Sinds 1845
Het bodemvoorrecht wordt vooral ingeroepen bij BTW en bij loonheffing en vindt zijn oorsprong in de Invorderingswet 1845. De schatkist kiest haar debiteuren niet en daarom is volgens Weekers noodzakelijk dat de fiscus voldoende instrumenten in handen heeft om de belastinginning te kunnen effectueren. Bodemverhuurconstructies ziet hij vooral als de kredietverschaffer al aanstuurt op een faillissement van de onderneming. Door dan te doen of "de bodem" van de onderneming van een derde is, vist de fiscus achter het net. Weekers wil deze "rat race tussen banken en de fiscus" een halt toe roepen.
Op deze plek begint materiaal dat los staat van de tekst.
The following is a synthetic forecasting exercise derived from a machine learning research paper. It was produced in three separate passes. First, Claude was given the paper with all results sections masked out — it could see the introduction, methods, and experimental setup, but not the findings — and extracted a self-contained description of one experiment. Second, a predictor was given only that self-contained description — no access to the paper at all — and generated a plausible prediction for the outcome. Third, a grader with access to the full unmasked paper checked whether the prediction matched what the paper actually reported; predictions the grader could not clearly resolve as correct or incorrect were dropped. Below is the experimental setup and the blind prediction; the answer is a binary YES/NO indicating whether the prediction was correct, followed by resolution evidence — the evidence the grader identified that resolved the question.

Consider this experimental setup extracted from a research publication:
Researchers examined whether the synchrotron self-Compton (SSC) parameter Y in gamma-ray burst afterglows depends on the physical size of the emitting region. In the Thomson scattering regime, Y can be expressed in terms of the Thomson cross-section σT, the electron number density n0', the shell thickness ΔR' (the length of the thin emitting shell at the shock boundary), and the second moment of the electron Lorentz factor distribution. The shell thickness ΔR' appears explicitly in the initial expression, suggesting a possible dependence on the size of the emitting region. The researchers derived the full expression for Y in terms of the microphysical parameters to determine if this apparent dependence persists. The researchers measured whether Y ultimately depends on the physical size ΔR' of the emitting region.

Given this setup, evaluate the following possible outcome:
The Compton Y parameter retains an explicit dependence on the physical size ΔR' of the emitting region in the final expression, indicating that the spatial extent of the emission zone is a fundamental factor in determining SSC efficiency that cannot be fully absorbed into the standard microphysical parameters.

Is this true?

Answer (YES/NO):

De voorliggende aanscherping met een meldingsplicht, boven een drempel, beoogt slechts de oorspronkelijke doelstelling van het bodemvoorrecht te handhaven. De fiscus zal zich in het overgrote deel van de gevallen waarbij er een melding is gedaan minnelijk opstellen, zo beloofde de Staatssecretaris. De fiscus komt immers door de melding snel aan tafel met de onderneming en de kredietverschaffer.
Kredietverlening
Weekers toonde zich weinig bezorgd over de kredietverlening. Vanzelfsprekend is de stapeling van regelingen voor de financiële sector, zoals de bankenbelasting, aanscherping kapitaalseisen en ex-ante financiering van het depositogarantiestelsel, aanleiding om de kredietverlening te monitoren. Desgevraagd wilde de bewindsman de aanscherping van het bodemvoorrecht wel meenemen bij deze monitoring, maar hij gaf expliciet aan dat de fiscus geen bank van lening is. Het kan, andersom gezegd, niet zo zijn dat een ontwijkconstructie waarbij de fiscus buiten spel wordt gezet, als kredietverlening wordt gezien.